In seguito è stata sottoposta a un intervento cardiochirurgico nel Centro cardiologico pediatrico del Mediterraneo, dove era stata trasferita alla terapia intensiva neonatale per un periodo di osservazione. Madre e figlia saranno accolte per un’a settimana negli appartamenti messi a disposizione dalla fondazione Chincherini a Letojanni.

IN ITALIA RISALGONO I CONTAGI. Anche in Italia risalgono leggermente i contagi: nelle ultime 24 ore i casi di positività sono aumentati di 212 (ieri erano stati 170 in più), secondo i dati del ministero della Salute. Le vittime sono 11, dopo quattro giorni di fila a quota 5.

I tamponi effettuati sono 48.170, in netto aumento rispetto ai 25.551 di ieri, che si riferivano alla domenica. Le persone attualmente positive in Italia sono 12.609 (+28), mentre le vittime da inizio epidemia salgono a 35.123.

I casi totali di positività al coronavirus sono 246.488. I guariti sono 198.756 (+163). I pazienti in terapia intensiva sono ora 40, in calo di 5 unità. Sono 11.820 quelli in isolamento domiciliare (+24), 749 quelli ricoverati con sintomi (+9).

CONTE PROLUNGA LO STATO DI EMERGENZA. Il premier Giuseppe Conte ha annunciato “l’inevitabile proroga dello stato di emergenza fino al 15 ottobre”, che dovrebbe essere indicata nella risoluzione di maggioranza in Senato. Il testo, è ancora in fase di limatura, ma l’orientamento è indicare la metà di ottobre come data di
scadenza dell’emergenza legata al coronavirus.

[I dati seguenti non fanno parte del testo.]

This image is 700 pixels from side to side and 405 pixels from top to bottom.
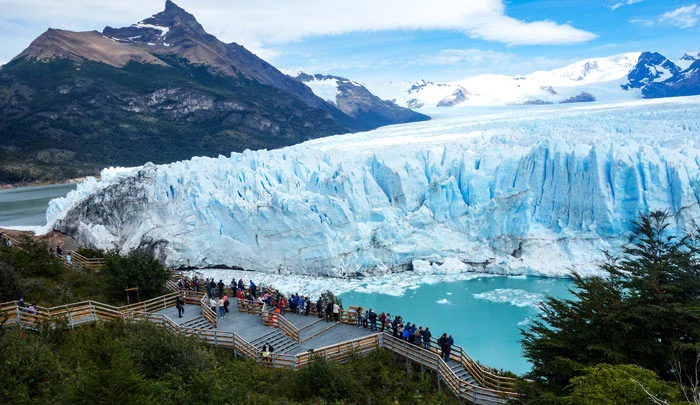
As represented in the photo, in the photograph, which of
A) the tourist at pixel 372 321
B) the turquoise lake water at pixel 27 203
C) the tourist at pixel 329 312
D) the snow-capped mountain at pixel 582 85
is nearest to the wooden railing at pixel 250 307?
the tourist at pixel 329 312

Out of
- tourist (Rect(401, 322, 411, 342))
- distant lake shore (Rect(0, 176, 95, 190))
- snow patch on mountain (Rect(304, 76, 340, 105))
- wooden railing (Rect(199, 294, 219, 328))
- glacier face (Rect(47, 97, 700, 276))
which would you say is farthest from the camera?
snow patch on mountain (Rect(304, 76, 340, 105))

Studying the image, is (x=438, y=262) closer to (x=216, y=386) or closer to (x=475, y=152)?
(x=475, y=152)

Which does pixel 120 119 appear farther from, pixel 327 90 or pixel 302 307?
pixel 327 90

“Lo stato d’emergenza – ha spiegato il premier – ci consente di attuare una serie di misure operative e funzionali a garantire piena assistenza e protezione a tante persone colpite; in particolare tra queste misure ci sono interventi che riguardano il capo della protezione e il commissario straordinario, utili per completare il potenziamento delle strutture ospedaliere. Lasciare a metà quest’opera sarebbe sconveniente e controindicato. Ci consente di perseguire il piano di sicurezza delle scuole e finanche – ed è cronaca di queste ore su cui anche le forze di opposizione sono sensibili – di perseguire con efficacia un piano di sorveglianza sanitaria dei migranti. Ci consente il ripristino pieno delle attività di amministrazione della giustizia, che abbiamo dovuto sospendere per le ovvie ragioni”.